A quick guide to creating a derived dataset with BigQuery-ETL and how to set it up as a public dataset

This guide takes you through the creation of a simple derived dataset using bigquery-etl and scheduling it using Airflow, to be updated on a daily basis. It applies to the products we ship to customers, that use (or will use) the Glean SDK.

This guide also includes the specific instructions to set it as a public dataset. Make sure you only set the dataset public if you expect the data to be available outside Mozilla.
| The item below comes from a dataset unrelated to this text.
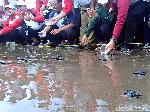 Ratusan Anak Penyu Dilepas di Pantai Serang Blitar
Read our public datasets reference for context.

To illustrate the overall process, we will use a simple test case and a small Glean application for which we want to generate an aggregated dataset based on the raw ping data.

If you are interested in looking at the end result, you can view the pull request at mozilla/bigquery-etl#1760.

Background

Mozregression is a developer tool used to help developers and community members bisect builds of Firefox to find a regression range in which a bug was introduced. It forms a key part of our quality assurance process.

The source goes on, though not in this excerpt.